### [EXCERPT TO READ]
= Beginning of Section =

A natural stump in the forest
The forest is full of interesting shapes, forms and colors. Depending on what time of year it is, there is always something that gets my attention. If I was younger, I'd love to live in the middle of a bigger forest than the one I live in right now. More of a wilderness area than this forest. Our forest is pretty tame compared to others. Right now, it suits me perfectly.
The bark of the cherry trees become like this often
There are many kinds of trees and they are distinguished by their leaves, bark, fruits or nuts, and texture. The bark of the tree will adapt to the situation to help the tree survive. It isn't always typical of its characteristics to identify a certain tree. Insects live under the bark, feeding on it. Birds, like Chickadees, store their food under the bark of the trees. I watch them do this all the time. Wild animals chew on the bark and a tree has to repair itself, many times through out its life.
Another stump in the forest with an interesting look!

= End of Section =

### [GIVEN INFORMATION]
= Beginning of Section =

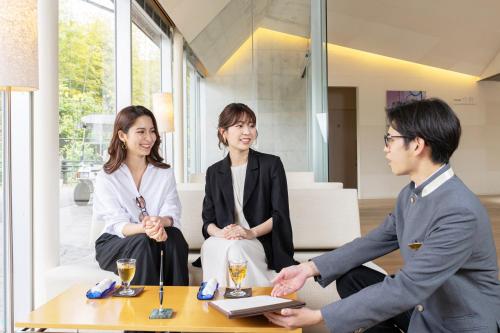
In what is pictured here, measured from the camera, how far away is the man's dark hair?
1424 mm

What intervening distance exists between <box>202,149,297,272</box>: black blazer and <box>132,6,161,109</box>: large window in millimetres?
3524

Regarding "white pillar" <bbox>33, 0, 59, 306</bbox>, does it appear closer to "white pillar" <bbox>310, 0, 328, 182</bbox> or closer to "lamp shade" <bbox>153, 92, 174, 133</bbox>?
"lamp shade" <bbox>153, 92, 174, 133</bbox>

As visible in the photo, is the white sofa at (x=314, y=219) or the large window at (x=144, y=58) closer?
the white sofa at (x=314, y=219)

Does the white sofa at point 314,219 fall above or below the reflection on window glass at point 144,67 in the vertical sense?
below

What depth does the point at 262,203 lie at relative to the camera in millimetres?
2771

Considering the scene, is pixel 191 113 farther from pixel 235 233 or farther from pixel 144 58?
pixel 235 233

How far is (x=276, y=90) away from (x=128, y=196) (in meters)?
3.49

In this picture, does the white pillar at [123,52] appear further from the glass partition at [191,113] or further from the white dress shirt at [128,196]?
the white dress shirt at [128,196]

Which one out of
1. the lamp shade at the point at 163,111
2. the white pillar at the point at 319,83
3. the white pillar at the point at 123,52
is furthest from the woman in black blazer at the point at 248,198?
the lamp shade at the point at 163,111

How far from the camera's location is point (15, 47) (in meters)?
1.93

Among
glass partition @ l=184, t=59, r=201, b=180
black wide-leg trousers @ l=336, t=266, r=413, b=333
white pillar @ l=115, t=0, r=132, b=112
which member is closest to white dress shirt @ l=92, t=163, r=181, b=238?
black wide-leg trousers @ l=336, t=266, r=413, b=333

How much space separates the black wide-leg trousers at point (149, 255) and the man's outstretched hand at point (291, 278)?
0.81 meters

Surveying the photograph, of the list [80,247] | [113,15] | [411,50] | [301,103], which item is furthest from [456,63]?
[80,247]

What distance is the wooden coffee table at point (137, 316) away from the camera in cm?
146
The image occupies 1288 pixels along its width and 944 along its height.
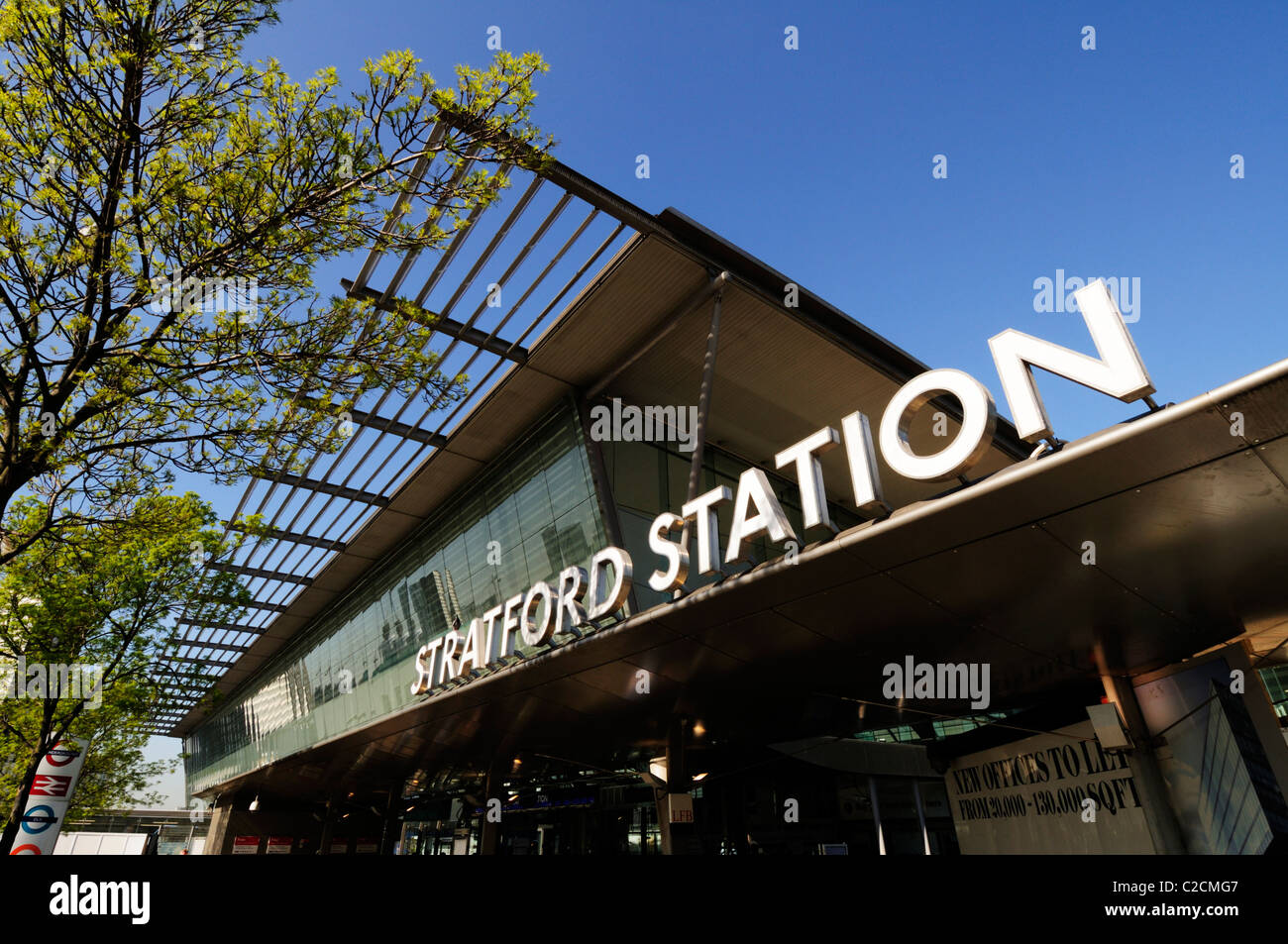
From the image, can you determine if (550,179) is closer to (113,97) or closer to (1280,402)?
(113,97)

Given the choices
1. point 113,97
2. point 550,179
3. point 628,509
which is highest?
point 550,179

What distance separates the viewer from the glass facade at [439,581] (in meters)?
15.8

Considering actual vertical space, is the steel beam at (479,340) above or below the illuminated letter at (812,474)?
above

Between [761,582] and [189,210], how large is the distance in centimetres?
684

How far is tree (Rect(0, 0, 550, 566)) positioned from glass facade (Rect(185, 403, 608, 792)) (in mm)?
7923

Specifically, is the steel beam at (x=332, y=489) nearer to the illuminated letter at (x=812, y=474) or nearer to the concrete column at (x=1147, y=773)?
the illuminated letter at (x=812, y=474)

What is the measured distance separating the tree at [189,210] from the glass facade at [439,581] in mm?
7923

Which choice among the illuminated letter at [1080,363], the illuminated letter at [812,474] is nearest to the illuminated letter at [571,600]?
the illuminated letter at [812,474]

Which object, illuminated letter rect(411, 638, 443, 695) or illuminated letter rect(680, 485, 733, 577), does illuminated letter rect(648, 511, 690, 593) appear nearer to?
illuminated letter rect(680, 485, 733, 577)

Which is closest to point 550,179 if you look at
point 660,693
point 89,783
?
point 660,693

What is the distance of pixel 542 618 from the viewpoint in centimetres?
1214

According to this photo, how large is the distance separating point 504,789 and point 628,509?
15452 millimetres

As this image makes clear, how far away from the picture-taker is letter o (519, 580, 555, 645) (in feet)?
38.7
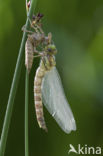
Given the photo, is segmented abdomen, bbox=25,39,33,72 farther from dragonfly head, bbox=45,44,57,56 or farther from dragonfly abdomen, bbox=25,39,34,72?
dragonfly head, bbox=45,44,57,56

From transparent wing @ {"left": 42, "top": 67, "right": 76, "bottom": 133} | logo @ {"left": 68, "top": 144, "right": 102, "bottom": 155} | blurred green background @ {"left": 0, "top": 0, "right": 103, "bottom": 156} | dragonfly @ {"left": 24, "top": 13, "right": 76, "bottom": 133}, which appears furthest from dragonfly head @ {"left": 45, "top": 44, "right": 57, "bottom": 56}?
logo @ {"left": 68, "top": 144, "right": 102, "bottom": 155}

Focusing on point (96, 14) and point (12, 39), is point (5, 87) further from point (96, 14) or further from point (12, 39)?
point (96, 14)

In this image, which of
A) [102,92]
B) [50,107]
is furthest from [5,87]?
[50,107]

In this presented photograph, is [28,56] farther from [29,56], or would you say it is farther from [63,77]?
[63,77]

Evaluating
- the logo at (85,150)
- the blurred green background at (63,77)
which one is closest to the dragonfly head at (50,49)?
the blurred green background at (63,77)

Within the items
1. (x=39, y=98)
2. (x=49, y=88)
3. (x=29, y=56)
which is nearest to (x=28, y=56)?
(x=29, y=56)

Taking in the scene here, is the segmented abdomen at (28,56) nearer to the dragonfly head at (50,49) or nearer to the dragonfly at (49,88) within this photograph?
the dragonfly at (49,88)
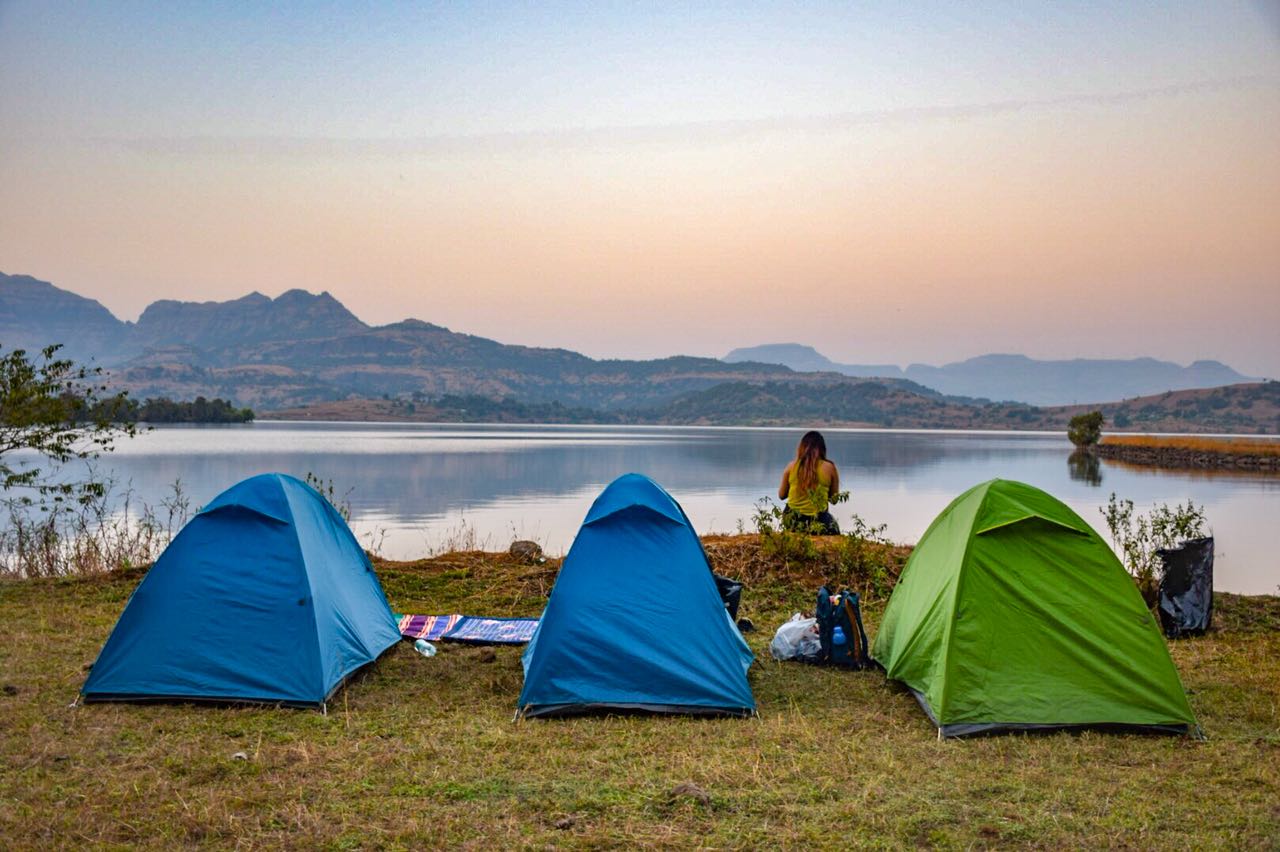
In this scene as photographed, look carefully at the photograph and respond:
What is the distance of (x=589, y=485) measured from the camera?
40281mm

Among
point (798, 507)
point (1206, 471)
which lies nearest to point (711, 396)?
point (1206, 471)

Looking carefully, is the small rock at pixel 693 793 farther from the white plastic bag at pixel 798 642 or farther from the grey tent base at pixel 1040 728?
the white plastic bag at pixel 798 642

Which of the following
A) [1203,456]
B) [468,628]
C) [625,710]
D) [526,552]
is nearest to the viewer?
[625,710]

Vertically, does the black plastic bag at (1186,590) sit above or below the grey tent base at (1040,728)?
above

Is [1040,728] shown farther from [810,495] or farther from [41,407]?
[41,407]

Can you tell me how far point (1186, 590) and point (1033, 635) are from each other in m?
4.37

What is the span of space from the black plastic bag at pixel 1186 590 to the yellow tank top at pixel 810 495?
A: 411 cm

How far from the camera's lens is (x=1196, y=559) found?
977cm

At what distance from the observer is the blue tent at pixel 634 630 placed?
22.9ft

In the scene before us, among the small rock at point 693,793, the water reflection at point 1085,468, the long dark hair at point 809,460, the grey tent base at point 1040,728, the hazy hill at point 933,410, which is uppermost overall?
the hazy hill at point 933,410

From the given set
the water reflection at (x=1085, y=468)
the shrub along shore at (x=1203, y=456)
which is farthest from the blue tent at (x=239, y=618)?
the shrub along shore at (x=1203, y=456)

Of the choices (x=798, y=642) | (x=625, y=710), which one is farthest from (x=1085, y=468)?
(x=625, y=710)

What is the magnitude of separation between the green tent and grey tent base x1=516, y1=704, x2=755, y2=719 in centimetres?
155

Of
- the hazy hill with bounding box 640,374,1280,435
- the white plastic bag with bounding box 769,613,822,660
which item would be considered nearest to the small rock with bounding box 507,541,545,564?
the white plastic bag with bounding box 769,613,822,660
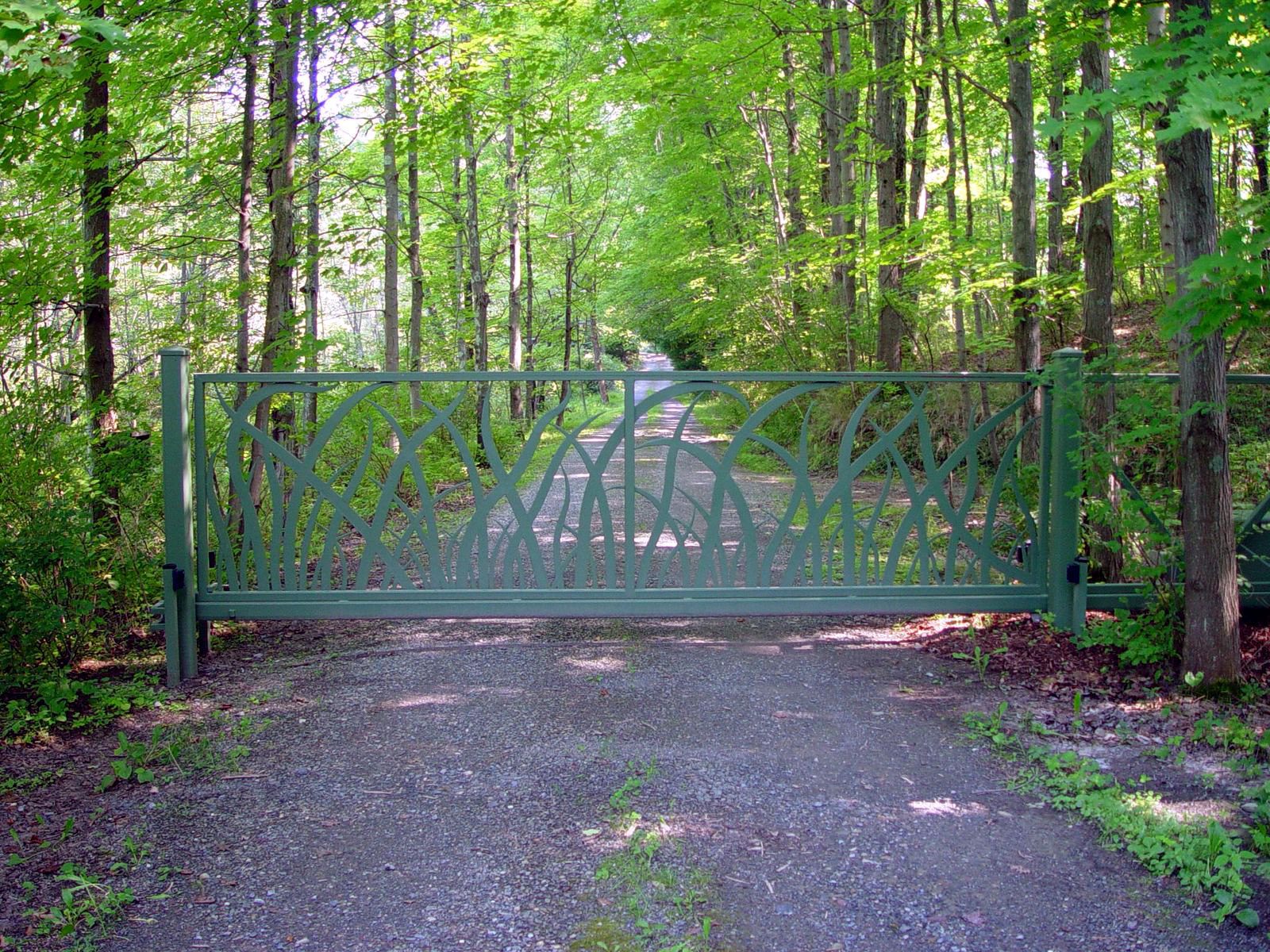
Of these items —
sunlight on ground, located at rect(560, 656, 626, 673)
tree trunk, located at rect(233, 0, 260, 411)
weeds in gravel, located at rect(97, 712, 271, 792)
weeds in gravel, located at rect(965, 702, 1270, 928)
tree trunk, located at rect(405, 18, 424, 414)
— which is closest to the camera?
weeds in gravel, located at rect(965, 702, 1270, 928)

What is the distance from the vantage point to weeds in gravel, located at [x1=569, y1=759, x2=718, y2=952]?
2.50 metres

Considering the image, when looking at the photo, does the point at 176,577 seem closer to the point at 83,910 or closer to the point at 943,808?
the point at 83,910

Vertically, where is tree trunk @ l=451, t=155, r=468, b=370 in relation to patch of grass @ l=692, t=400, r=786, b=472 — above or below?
above

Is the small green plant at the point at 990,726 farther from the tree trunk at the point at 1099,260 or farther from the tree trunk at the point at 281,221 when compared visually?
the tree trunk at the point at 281,221

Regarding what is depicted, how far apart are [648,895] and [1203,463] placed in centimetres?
323

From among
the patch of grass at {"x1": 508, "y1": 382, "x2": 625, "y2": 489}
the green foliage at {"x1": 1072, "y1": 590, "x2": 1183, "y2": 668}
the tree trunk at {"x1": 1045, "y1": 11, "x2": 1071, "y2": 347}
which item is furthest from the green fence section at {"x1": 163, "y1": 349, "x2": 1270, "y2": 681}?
the tree trunk at {"x1": 1045, "y1": 11, "x2": 1071, "y2": 347}

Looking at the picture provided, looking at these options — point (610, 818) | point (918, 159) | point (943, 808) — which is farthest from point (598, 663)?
point (918, 159)

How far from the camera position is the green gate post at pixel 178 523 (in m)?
4.59

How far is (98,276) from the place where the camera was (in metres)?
5.93

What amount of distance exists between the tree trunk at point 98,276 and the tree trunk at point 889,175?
6457 millimetres

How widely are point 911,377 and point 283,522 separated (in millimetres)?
3835

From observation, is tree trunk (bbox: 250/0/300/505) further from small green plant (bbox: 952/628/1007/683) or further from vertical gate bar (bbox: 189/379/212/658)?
small green plant (bbox: 952/628/1007/683)

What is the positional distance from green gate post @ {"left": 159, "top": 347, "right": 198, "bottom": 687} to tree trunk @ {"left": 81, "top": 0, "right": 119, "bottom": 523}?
751 millimetres

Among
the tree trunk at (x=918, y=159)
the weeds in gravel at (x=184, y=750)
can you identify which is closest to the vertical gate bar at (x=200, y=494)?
the weeds in gravel at (x=184, y=750)
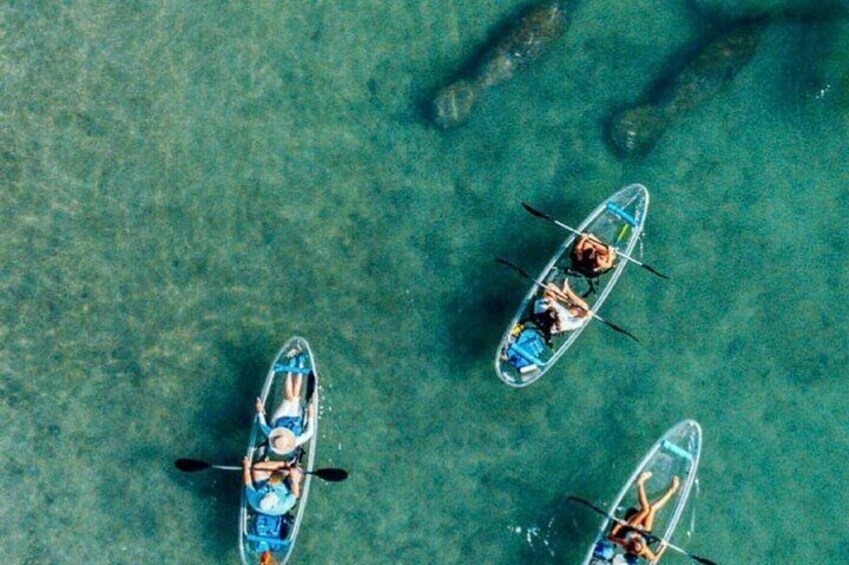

= End of Section =

Copy the forest text word for word, from "The bark of the cherry" to "out its life.".

### [WRITTEN RESPONSE]
The bark of the cherry trees become like this often
There are many kinds of trees and they are distinguished by their leaves, bark, fruits or nuts, and texture. The bark of the tree will adapt to the situation to help the tree survive. It isn't always typical of its characteristics to identify a certain tree. Insects live under the bark, feeding on it. Birds, like Chickadees, store their food under the bark of the trees. I watch them do this all the time. Wild animals chew on the bark and a tree has to repair itself, many times through out its life.